How to Use PostgresHook in Airflow: Simple Guide

Use PostgresHook in Airflow to connect to a PostgreSQL database by specifying the connection ID. Then call methods like get_records() or run() to execute SQL queries within your DAG tasks.
📐

Syntax

The PostgresHook is initialized with a connection ID that refers to your PostgreSQL connection configured in Airflow. You use methods like get_records(sql) to fetch data or run(sql) to execute SQL commands.

Key parts:

  • postgres_conn_id: The Airflow connection ID for PostgreSQL.
  • get_records(sql): Runs a SELECT query and returns results as a list of tuples.
  • run(sql): Executes any SQL command (INSERT, UPDATE, DELETE, etc.).
python
from airflow.providers.postgres.hooks.postgres import PostgresHook

# Initialize the hook with your connection ID
hook = PostgresHook(postgres_conn_id='my_postgres_conn')

# Fetch records example
records = hook.get_records(sql='SELECT * FROM my_table;')

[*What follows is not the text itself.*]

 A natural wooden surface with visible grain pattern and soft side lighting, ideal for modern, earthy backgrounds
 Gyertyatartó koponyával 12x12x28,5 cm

# Run a SQL command example
hook.run(sql='INSERT INTO my_table (col1) VALUES (123);')
💻

Example

This example shows how to use PostgresHook inside an Airflow PythonOperator to fetch data from a PostgreSQL table and log the results.

python
from airflow import DAG
from airflow.operators.python import PythonOperator
from airflow.providers.postgres.hooks.postgres import PostgresHook
from datetime import datetime

def fetch_data():
    hook = PostgresHook(postgres_conn_id='my_postgres_conn')
    records = hook.get_records(sql='SELECT id, name FROM users LIMIT 5;')
    for record in records:
        print(f"User ID: {record[0]}, Name: {record[1]}")

default_args = {
    'start_date': datetime(2024, 1, 1),
}

dag = DAG('postgres_hook_example', default_args=default_args, schedule_interval='@daily', catchup=False)

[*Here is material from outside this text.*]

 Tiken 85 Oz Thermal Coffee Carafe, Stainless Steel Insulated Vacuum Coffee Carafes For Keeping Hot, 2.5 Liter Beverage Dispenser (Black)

fetch_task = PythonOperator(
    task_id='fetch_users',
    python_callable=fetch_data,
    dag=dag
)
Output
User ID: 1, Name: Alice User ID: 2, Name: Bob User ID: 3, Name: Carol User ID: 4, Name: Dave User ID: 5, Name: Eve
⚠️

Common Pitfalls

Common mistakes when using PostgresHook include:

  • Not setting up the PostgreSQL connection in Airflow UI or environment, causing connection errors.
  • Using wrong postgres_conn_id that does not match the configured connection.
  • Forgetting to commit transactions when running data-changing SQL commands (use run(sql, autocommit=True) if needed).
  • Not handling exceptions which can cause silent failures.
python
from airflow.providers.postgres.hooks.postgres import PostgresHook

# Wrong: missing connection setup or wrong ID
hook = PostgresHook(postgres_conn_id='wrong_conn_id')

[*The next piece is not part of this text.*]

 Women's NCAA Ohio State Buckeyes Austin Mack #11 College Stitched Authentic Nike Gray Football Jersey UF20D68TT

# Right: ensure connection exists and use autocommit for INSERT
hook = PostgresHook(postgres_conn_id='my_postgres_conn')
hook.run(sql='INSERT INTO my_table (col1) VALUES (123);', autocommit=True)
📊

Quick Reference

MethodDescription
PostgresHook(postgres_conn_id)Create hook with connection ID
get_records(sql)Run SELECT query and return list of tuples
run(sql, autocommit=False)Execute SQL command; set autocommit=True for changes
get_conn()Get raw psycopg2 connection object
get_cursor()Get raw cursor object for advanced use

Key Takeaways

Initialize PostgresHook with the correct Airflow connection ID to connect to PostgreSQL.
Use get_records() to fetch data and run() to execute SQL commands inside Airflow tasks.
Ensure your PostgreSQL connection is properly configured in Airflow UI before using the hook.
Use autocommit=True in run() when executing data-changing SQL statements to avoid transaction issues.
Handle exceptions to catch and debug database connection or query errors effectively.